→ **Exercise instructions**:
Could you extend the news report on hill razing in Chittagong, picking up right after its final sentence?

→ **Page excerpt**:
>>

Several major industrial companies have been issued show-cause notices for their activities
In a blatant disregard for environmental laws, two leading Chittagong-based business groups have razed vast tracts of hills to construct roads.
The errant businesses were identified as Kabir Steel Re-rolling Mills Ltd (KSRM) and PHP Float Glass Industries Ltd.
This was revealed when an enforcement team from the Department of Environment conducted drives at Barabkunda in Sitakunda on February 23.
During the raids, the DoE team discovered that KSRM Ltd illegally razed 5,540 square feet of hills to construct a road.
Similarly, PHP Ltd also razed over 21,750 square feet of hills in Barabkunda to construct a road.
Moazzam Hossain, director of DoE (Chittagong) told the Dhaka Tribune that no permission was given in the area to cut or raze hills.
He said: "It is a punishable offence to cut or raze hills without taking permission from the government. We have already summoned the two errant businesses for a hearing on March 6 to explain why legal action should not be taken against them for illegally razing hills. They will face legal action, including lawsuits, if they do not comply with the order."
According to urban planners, the hills of the country are basically composed of unconsolidated sedimentary rocks such as sandstone, siltstone, shale and conglomerate.
The hills of the port city were formed in the early Cenozoic Era.
Muhammad Rashidul Hasan, assistant professor at the Department of Urban and Regional Planning of Chittagong University of Engineering and Technology (Cuet), told the Dhaka Tribune that unsustainable use of land and rampant hill-cutting were two major reasons for landslide vulnerability in the hilly areas of Chittagong.

<<

→ **Data extract**:
>>

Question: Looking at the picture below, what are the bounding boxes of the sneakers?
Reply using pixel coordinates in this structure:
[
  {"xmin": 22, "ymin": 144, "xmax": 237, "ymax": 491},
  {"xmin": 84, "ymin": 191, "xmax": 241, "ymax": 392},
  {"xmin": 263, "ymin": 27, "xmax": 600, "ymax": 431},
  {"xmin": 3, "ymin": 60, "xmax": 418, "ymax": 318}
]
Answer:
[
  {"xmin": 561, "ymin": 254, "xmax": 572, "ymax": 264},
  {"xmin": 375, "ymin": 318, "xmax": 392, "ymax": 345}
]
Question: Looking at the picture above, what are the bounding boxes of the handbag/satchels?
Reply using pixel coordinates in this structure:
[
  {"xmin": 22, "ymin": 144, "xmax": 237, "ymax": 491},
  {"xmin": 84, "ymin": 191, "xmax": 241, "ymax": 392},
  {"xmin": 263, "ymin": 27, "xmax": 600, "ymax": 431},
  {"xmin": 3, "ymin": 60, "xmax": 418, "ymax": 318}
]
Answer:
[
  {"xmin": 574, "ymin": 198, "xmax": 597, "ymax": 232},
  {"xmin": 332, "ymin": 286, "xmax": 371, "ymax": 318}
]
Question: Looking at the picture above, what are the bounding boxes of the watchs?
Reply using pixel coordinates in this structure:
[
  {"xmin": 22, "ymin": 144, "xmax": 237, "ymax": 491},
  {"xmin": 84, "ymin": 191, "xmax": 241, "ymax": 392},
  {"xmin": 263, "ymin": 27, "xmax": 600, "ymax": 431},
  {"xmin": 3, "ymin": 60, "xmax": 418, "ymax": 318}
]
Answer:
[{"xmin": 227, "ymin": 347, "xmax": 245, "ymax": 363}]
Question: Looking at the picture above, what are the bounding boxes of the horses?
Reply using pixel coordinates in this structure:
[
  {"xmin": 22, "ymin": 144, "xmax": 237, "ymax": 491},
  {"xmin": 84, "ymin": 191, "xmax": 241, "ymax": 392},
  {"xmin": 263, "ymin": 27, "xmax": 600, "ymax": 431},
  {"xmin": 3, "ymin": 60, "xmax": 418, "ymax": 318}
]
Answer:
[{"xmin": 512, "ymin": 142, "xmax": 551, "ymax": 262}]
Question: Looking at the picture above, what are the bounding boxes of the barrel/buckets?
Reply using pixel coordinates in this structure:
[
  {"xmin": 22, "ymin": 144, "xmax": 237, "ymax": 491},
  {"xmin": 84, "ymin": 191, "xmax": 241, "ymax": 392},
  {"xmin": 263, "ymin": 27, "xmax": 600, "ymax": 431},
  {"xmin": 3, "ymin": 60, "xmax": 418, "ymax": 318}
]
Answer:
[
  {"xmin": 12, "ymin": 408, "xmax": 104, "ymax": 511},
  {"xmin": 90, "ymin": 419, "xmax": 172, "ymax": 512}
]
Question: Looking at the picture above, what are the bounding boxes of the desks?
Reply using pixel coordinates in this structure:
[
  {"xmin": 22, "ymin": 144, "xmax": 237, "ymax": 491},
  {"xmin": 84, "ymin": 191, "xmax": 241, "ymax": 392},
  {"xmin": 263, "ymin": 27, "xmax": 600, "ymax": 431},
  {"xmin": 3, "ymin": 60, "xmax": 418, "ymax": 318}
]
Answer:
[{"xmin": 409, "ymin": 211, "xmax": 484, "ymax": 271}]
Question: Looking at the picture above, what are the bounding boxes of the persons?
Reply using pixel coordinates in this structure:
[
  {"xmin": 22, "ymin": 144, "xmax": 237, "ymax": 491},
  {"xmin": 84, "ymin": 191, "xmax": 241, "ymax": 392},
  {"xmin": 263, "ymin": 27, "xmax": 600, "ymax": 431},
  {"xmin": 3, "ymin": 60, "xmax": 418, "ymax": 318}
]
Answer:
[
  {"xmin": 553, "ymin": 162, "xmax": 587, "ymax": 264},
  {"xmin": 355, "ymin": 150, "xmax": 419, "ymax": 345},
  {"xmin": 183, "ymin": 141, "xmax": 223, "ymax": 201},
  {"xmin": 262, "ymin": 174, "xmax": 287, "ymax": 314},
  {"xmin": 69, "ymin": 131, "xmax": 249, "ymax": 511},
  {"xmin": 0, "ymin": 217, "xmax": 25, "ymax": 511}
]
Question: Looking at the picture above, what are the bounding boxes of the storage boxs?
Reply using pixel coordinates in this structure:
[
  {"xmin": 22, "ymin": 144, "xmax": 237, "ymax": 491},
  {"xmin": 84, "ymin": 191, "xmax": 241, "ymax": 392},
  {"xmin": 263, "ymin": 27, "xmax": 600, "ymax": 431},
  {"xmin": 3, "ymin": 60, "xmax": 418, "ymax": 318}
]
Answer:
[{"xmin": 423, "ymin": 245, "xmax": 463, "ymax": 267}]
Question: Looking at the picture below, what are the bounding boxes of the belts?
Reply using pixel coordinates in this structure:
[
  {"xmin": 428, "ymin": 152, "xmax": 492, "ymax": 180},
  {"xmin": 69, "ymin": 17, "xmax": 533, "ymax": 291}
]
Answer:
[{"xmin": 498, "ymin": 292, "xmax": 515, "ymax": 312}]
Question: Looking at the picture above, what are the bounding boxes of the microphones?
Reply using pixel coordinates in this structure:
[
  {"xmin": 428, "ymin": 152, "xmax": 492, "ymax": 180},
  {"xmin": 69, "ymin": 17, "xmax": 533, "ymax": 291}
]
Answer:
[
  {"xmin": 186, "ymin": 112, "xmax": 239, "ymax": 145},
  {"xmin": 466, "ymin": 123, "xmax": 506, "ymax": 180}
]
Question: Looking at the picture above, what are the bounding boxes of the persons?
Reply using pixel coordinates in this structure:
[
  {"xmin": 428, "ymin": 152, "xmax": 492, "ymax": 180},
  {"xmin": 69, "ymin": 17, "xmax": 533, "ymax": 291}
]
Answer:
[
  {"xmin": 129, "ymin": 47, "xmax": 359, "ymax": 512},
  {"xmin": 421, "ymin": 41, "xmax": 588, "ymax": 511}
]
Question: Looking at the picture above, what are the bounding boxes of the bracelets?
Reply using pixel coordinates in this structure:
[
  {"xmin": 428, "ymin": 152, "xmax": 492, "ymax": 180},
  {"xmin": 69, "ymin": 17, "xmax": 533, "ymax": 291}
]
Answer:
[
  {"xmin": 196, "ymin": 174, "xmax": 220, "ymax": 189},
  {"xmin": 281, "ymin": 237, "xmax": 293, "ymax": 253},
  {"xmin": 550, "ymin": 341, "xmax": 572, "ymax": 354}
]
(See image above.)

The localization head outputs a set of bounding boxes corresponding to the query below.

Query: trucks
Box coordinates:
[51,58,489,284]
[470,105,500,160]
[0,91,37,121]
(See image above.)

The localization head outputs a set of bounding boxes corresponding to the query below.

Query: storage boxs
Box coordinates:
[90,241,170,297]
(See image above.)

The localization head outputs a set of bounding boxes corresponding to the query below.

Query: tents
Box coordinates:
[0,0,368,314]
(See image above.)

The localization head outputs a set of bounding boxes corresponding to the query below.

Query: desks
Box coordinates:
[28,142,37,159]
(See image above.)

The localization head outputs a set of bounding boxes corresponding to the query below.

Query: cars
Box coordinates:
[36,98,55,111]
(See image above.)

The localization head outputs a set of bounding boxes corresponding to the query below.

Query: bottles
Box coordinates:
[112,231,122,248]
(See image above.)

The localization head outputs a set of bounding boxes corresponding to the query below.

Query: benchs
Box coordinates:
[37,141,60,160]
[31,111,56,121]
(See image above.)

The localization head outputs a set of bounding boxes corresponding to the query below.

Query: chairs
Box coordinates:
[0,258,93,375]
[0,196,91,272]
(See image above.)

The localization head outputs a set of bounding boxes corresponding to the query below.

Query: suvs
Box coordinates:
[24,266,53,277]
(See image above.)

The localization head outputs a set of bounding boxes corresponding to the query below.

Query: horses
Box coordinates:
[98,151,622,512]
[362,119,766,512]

<<

→ **Answer to this exercise**:
He explained: “Unlike other parts of the country, the hills of the Chittagong region are constituted of crumbling soil and become vulnerable after heavy rainfall if the surface is not covered with vegetation.
“The soil becomes heavy after absorbing rainwater and the steep slopes cannot bear the weight of the wet soil or mud, resulting in landslides.”
The situation is aggravated by hill-cutting, Rashid added. “The slopes are cut at 70-80 degrees, which increases the risk of landslides.”
As per the Environment Conservation (Amendment) Act 2010, hill cutting is a cognizable offence and no government, semi-government, or autonomous organization is allowed to cut or raze hills without prior permission from the authorities concerned.
The penalty for cutting hills without approval is up to two years imprisonment, a fine of Tk2 lakhs, or both, for a first offence. For a subsequent offence the penalty is up to ten years rigorous imprisonment or a fine of Tk10 lakhs, or both.
Under the terms of Building Construction Rules-1996, a clearance certificate must be obtained from Department of Environment for razing or cutting any hill.